If the 3 amp is not enough I'd appreciate a source for something that is adequate.
You need to find out how many fractions of an amp that one lamp draws. Say it is .1 amp for an example. You have 5 lamps so the total is .5 amps.
.5 times 14 volts is 7 watts. The total resistence is 28 ohms. If you dimmed the lamps to 7 volts, you would need about 28 ohms in the reostat. The total current would then be .25 amps.
The reostat wattage would be .25 times 7 volts = 1.75 watts.
At a lamp voltage of 10 volts, the current draw is 10/28=.357 amps. The reostat needs to drop 4 volts. It's resistence would be 4/.357=11.2 ohms. The wattage is 4 times .357 =1.42 watts.
If the lamps were dimmed to 4 volts, the wattage would be 1.42 and the resistence would be 70 ohms.
Hope this was not confusing. The key is how much current each lamp draws. I would use a 100 ohm reostat. Allied Electronics and Newark carries wire wound reostats in different wattage sizes.
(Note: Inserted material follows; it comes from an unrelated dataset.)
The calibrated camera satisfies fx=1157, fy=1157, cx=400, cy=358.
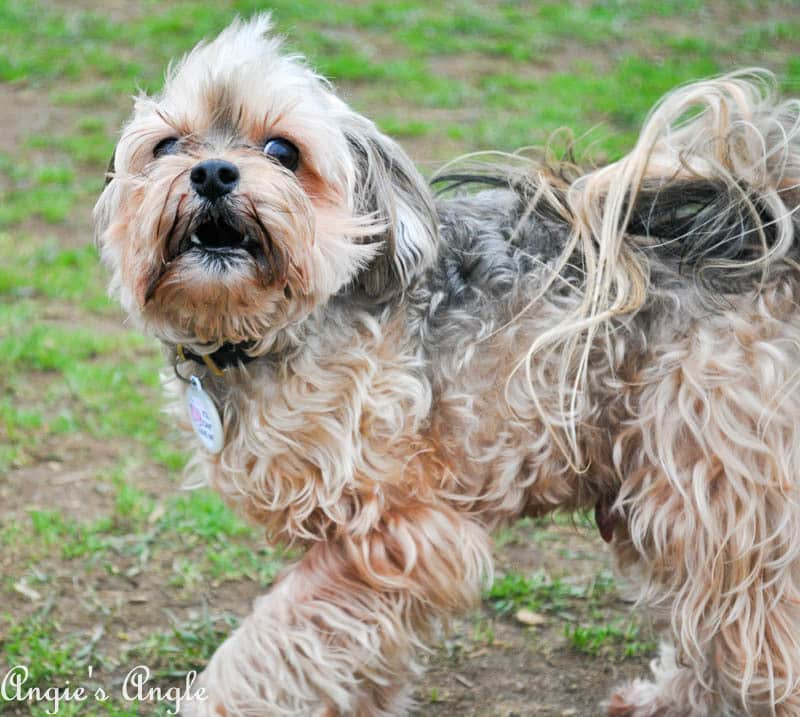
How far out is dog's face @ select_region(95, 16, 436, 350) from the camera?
9.48 feet

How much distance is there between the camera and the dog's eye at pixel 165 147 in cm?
305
Thanks for your help. Since making the original post I found another thread that covers splicing into the gauge lighting at the light switch. That approach is certainly simpler than adding another rheostat. I'm assuming from your replies that the Ford Rheostat will handle the additional load.(?)
Many thanks for the advice. By the way I figured out that I can take 3 ring connectors, use a pop rivet tool to secure them to each other and have a good electrical connection for the additional circuit.